Ma, un decennio prima di Arika e del suo Tetris 99, c’è stato chi ha fatto riscoprire al mondo quanto Tetris potesse essere un terreno di competizione valido ancor oggi, negli anni degli e-sports. Nel 2009 Robert Mihara, un americano appassionato di Tetris, iniziò una ricerca in tutti gli Stati Uniti d’America dei migliori giocatori di Tetris, scoprendo come ancora ci fosse molte persone che come lui provassero oggi come allora un amore per il gioco. Il suo obiettivo era quello di creare un vero e proprio campionato, col duplice scopo di decidere chi fosse il migliore e al tempo stesso creare una comunità che potesse rendere questa competizione sempre più diffusa e partecipata. Il format avrebbe dovuto rifarsi al Nintendo World Championship, che la casa di Kyoto organizzava negli Stati Uniti nei primi anni Novanta e che consisteva in un “olimpiade” dei suoi videogiochi di punta, tra cui Tetris. il Nintendo World Championship consacrò all’epoca due ragazzini di cui poi non si seppe più nulla, Trey Harrington e Thor Aackerlund, quest’ultimo considerato il primo giocatore di Tetris, sebbene non si abbiano prove video, ad aver raggiunto il punteggio massimo previsto dalla versione per NES, ovvero 999.999 punti (tecnicamente chiamato max-out). Tale risultato è stato però successivamente raggiunto, con documentazione video certificata, da altri due giocatori formidabili, Harry Hong e Jonas Neubauer.

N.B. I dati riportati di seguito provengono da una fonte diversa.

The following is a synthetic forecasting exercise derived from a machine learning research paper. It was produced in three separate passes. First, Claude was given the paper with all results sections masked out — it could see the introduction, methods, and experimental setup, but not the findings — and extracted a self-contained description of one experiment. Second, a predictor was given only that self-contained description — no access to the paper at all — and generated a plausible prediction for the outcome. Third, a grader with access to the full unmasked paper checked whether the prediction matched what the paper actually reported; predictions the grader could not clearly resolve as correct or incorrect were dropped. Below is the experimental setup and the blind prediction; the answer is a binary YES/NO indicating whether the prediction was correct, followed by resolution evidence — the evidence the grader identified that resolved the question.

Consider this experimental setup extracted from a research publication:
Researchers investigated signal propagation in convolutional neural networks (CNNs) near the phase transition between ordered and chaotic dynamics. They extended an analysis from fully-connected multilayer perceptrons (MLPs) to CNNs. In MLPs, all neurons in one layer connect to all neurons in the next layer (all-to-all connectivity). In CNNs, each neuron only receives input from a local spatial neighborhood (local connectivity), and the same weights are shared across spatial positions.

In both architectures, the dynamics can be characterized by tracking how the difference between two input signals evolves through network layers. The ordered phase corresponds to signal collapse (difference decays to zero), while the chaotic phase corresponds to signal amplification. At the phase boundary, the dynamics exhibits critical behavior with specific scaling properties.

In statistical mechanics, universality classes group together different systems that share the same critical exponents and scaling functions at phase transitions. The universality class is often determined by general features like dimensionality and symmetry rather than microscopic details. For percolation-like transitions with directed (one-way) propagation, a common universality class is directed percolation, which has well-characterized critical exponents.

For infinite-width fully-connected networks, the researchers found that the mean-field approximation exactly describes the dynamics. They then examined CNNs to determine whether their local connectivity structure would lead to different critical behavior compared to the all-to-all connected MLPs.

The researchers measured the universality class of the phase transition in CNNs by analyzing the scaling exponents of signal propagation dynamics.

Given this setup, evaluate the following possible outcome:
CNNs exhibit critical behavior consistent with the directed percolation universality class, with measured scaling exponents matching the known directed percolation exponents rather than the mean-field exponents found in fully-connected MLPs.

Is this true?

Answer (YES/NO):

Una fase del primo CTWC nel 2010, tratto dal documentario Ecstasy of Order: The Tetris Masters

La ricerca di Mihara s’è conclusa un anno dopo, creando così la prima edizione del Classic Tetris World Championship o in breve CTWC, ed è stata da lui documentata insieme agli amici Vince Clemente e Adam Cornelius (quest’ultimo anche regista amatoriale) nel documentario Ecstasy of Order: The Tetris Masters. Il primo CTWC s’è tenuto a Los Angeles, in un cinema di periferia affittato per l’occasione, ma dopo due anni si è trasferito al Portland Retro Game Expo, che si tiene ogni terzo weekend di ottobre. Ciò che all’inizio era comunque vista come un’attrazione da nerd come altre in una fiera tematica, grazie al lavoro dei vari giocatori e del caster Chris Tang negli ultimi anni è diventato un evento molto seguito nell’ambito degli e-sports così come oggi concepiti, con dirette Twitch e canale YouTube dedicato dove è possibile rivedere tutte le fasi del torneo, qualifiche incluse, a tutto vantaggio di chi vuole carpire i segreti dei migliori giocatori di Tetris al mondo. L’utilizzo della versione originale per NES, rigorosamente con hardware e controller originali, è voluta proprio per riportare ai giorni nostri lo spirito del Nintendo World Championship di tre decenni fa, ma anche per il suo essere la versione più “pura” del gioco ad essere ancora tranquillamente reperibile; in realtà nella fase finale del torneo si utilizza una hack, messa a punto dallo stesso Trey Harrington, che prevede alcune statistiche aggiuntive e soprattutto la possibilità di settare il seme del PRNG del gioco, in modo tale che quindi ogni giocatore giochi esattamente con la stessa sequenza di blocchi dell’avversario. La formula odierna prevede una fase di qualificazione con classifica ed una fase finale a tabellone tennistico con i migliori 32 punteggi segnati in qualifica, a valle di eventuali spareggi, e con match al meglio delle tre partite e finalissima al meglio delle cinque. Mattatore storico del torneo è stato Neuebauer, che ha vinto sette delle nove edizioni finora disputate, ma che quest’anno ha clamorosamente perso in finale contro il nuovo fenomeno Joseph Saelee di neanche diciassette anni, meno della metà degli anni vita di Tetris, a dimostrazione dell’eredità che questo gioco continua a portare avanti.